- Patient care coordination appears to be more of a challenge in the United States than in other countries. Fewer U.S. primary care physicians receive information from specialists about changes in their patients’ medications and care plans than their counterparts in seven other high-income countries, according to a Commonwealth Fund study published this week in Health Affairs.
- Primary care physicians in the United States also trailed their counterparts in other countries when it came to receiving information about when their patients visited an emergency department or were admitted to a hospital, according to the Commonwealth Fund, which surveyed 13,000 primary care physicians in 11 countries.
- The lack of interoperability between electronic medical-record systems might be part of the problem. The study found that slightly more than half of U.S. primary care physicians said they can exchange clinical summaries, test results or medication lists with physicians located outside their practice.
Efforts to rein in healthcare spending and improve health outcomes often focus on the role of primary care providers to manage patients’ care across specialists, sites of care and at home.
However, care coordination remains challenging in the United States. The lack of interoperability among disparate electronic medical records is part of the challenge, making it difficult for providers and other caregivers to exchange information easily.
HHS' Office of the National Coordinator for Health Information Technology has been working to address this problem. The office released a proposed rule earlier this year that calls on the industry to adopt application programming interfaces, or APIs, which are standardized ways of transmitting data between computer systems. It also has proposed rules defining what is and isn’t information blocking.
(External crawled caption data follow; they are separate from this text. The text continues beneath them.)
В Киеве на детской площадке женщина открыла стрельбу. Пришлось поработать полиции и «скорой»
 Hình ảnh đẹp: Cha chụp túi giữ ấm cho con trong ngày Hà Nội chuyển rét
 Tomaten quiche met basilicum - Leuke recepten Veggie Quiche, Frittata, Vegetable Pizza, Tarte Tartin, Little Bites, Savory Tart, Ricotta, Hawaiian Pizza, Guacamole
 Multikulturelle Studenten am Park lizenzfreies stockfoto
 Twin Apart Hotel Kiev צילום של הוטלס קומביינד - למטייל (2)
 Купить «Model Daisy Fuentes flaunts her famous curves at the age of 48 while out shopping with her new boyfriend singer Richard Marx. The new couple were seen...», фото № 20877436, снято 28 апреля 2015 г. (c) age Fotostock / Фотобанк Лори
For the current study, the Commonwealth Fund surveyed primary care physicians in Australia, Canada, France, Germany, the Netherlands, New Zealand, Norway, Sweden, Switzerland, the United Kingdom and the United States from January to June 2019.
Primary care physicians in nearly all of the countries surveyed were more likely to receive information on changes to their patients’ medications or care plans from specialists than their counterparts in the United States. Fewer than half, or 49%, of U.S. primary care physicians reported receiving this information, compared with 77% of physicians in New Zealand, 73% in France, 70% in Norway, 69% in the United Kingdom, 60% in Switzerland, 58% in Canada and 57% in Australia.
Meanwhile, 48% of U.S. physicians were notified when one of their patients visited an emergency department, compared with 85% of physicians in New Zealand, 84% in the Netherlands and 66% in the United Kingdom.
Physicians in the Netherlands (82%), New Zealand (79%), Norway (69%), and the United Kingdom (63%) were more likely to be notified when one of their patients was admitted to a hospital than U.S. physicians (53%).
And fewer U.S. physicians (40%) said they frequently coordinate their patients’ needs with social service agencies than physicians in Germany (74%), the United Kingdom (65%), Norway (57%), New Zealand (52%) and the Netherlands (47%).